▶ **What you need to do**: Reproduce the text of every entry below word for word, omitting the pictures.

(Data for this exercise)

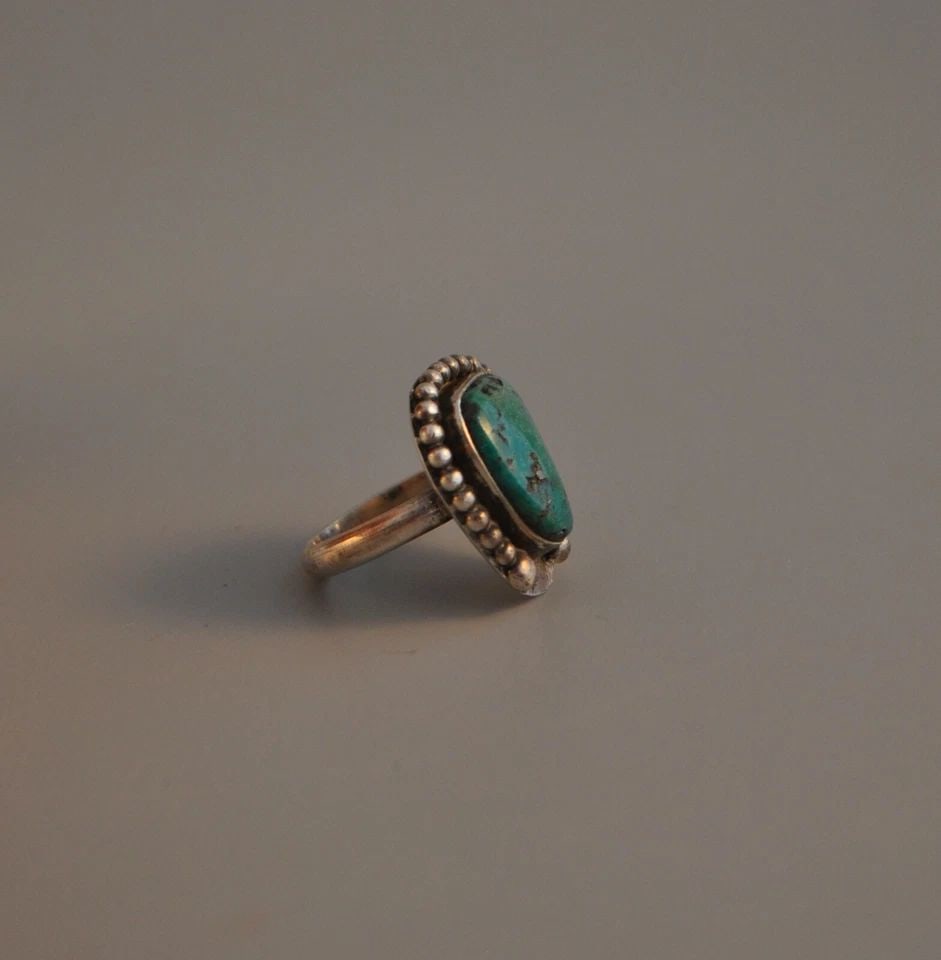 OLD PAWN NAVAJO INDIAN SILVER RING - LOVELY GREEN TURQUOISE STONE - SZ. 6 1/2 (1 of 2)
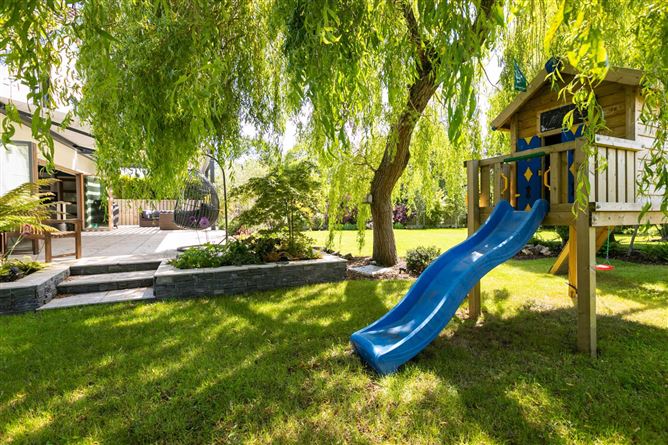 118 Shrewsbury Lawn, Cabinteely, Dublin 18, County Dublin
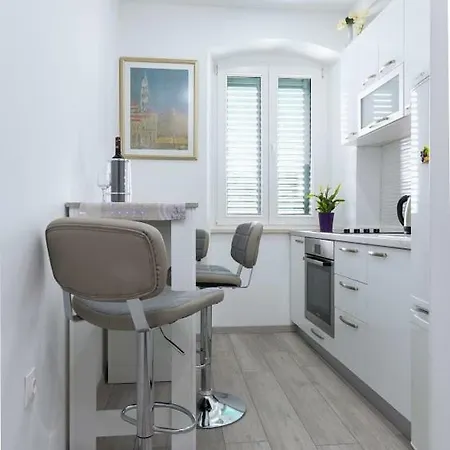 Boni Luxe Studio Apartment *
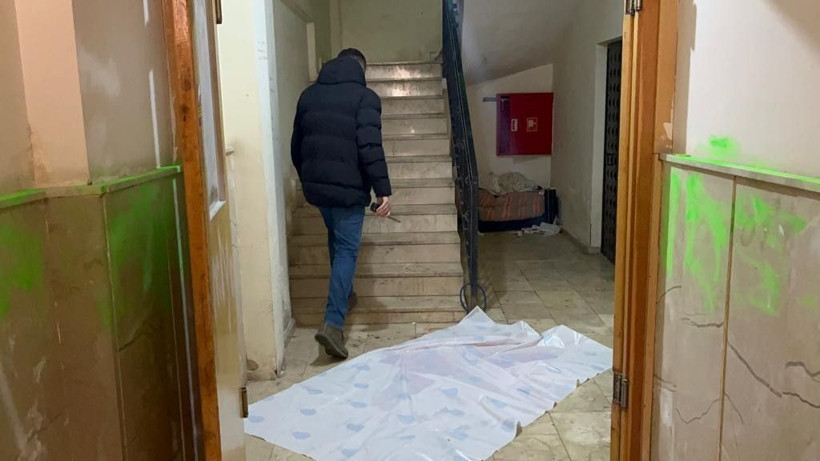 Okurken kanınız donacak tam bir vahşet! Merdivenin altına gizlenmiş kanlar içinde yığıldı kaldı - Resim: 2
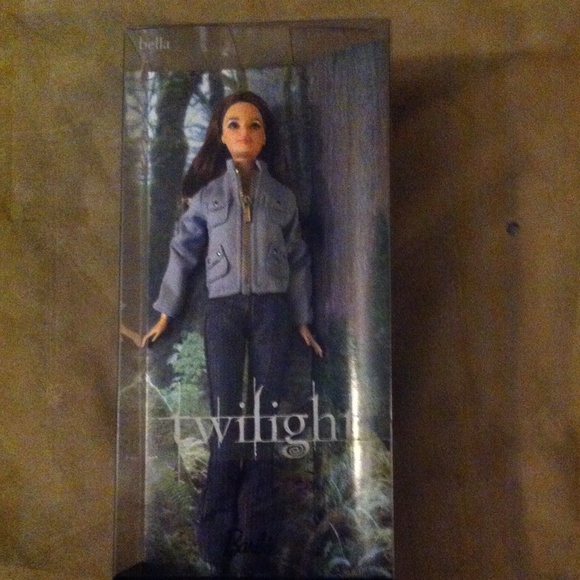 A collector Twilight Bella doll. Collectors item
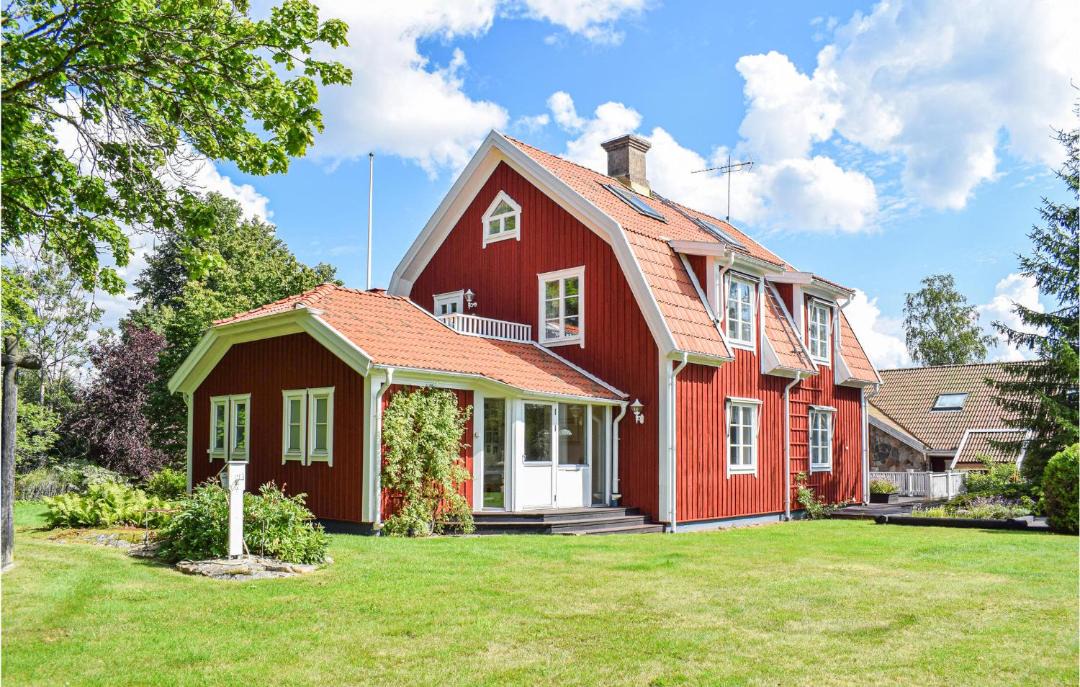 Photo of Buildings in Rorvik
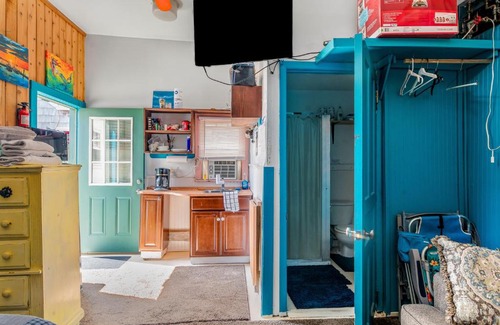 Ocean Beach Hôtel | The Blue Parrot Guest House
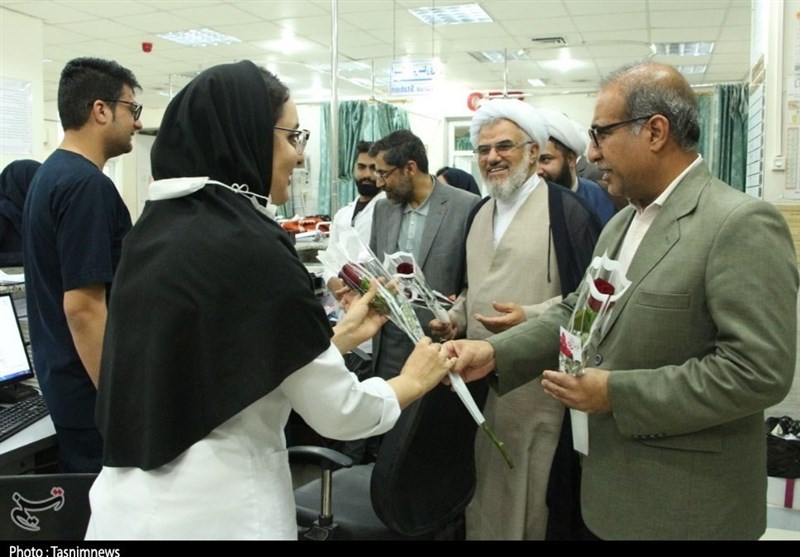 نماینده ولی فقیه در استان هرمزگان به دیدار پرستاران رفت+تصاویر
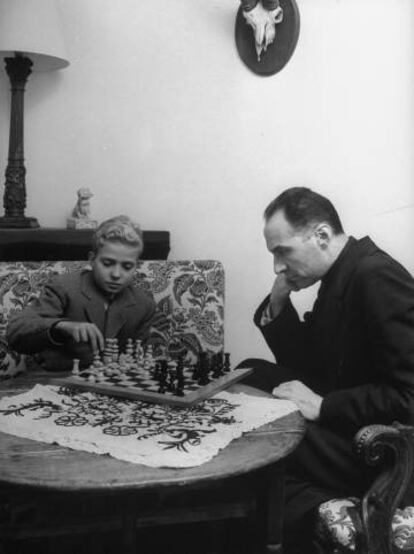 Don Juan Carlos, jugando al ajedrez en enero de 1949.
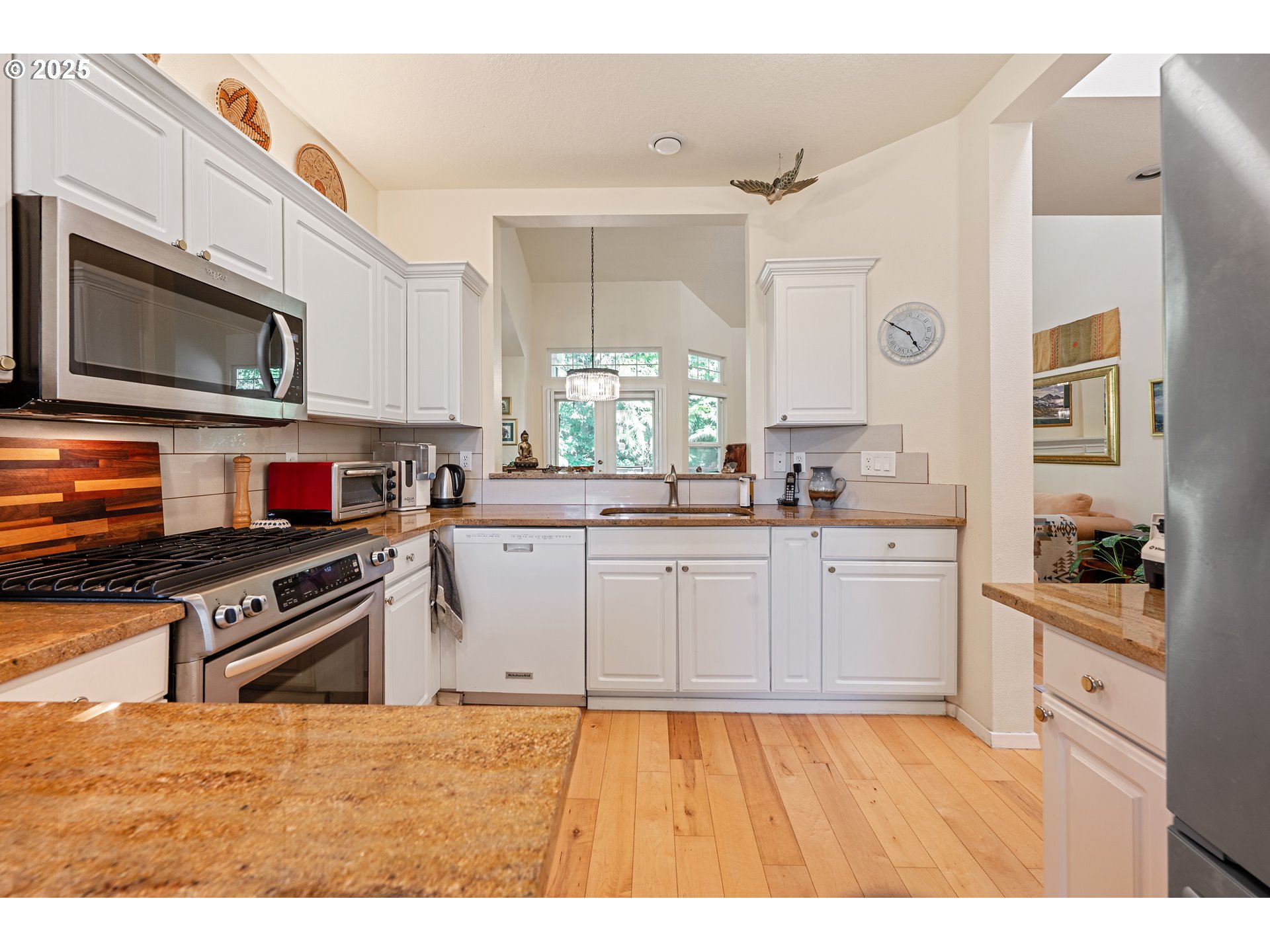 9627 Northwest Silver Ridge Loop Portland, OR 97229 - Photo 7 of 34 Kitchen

(End Data for this exercise)

▶ **Result of the task**:
 OLD PAWN NAVAJO INDIAN SILVER RING - LOVELY GREEN TURQUOISE STONE - SZ. 6 1/2 (1 of 2)
 118 Shrewsbury Lawn, Cabinteely, Dublin 18, County Dublin
 Boni Luxe Studio Apartment *
 Okurken kanınız donacak tam bir vahşet! Merdivenin altına gizlenmiş kanlar içinde yığıldı kaldı - Resim: 2
 A collector Twilight Bella doll. Collectors item
 Photo of Buildings in Rorvik
 Ocean Beach Hôtel | The Blue Parrot Guest House
 نماینده ولی فقیه در استان هرمزگان به دیدار پرستاران رفت+تصاویر
 Don Juan Carlos, jugando al ajedrez en enero de 1949.
 9627 Northwest Silver Ridge Loop Portland, OR 97229 - Photo 7 of 34 Kitchen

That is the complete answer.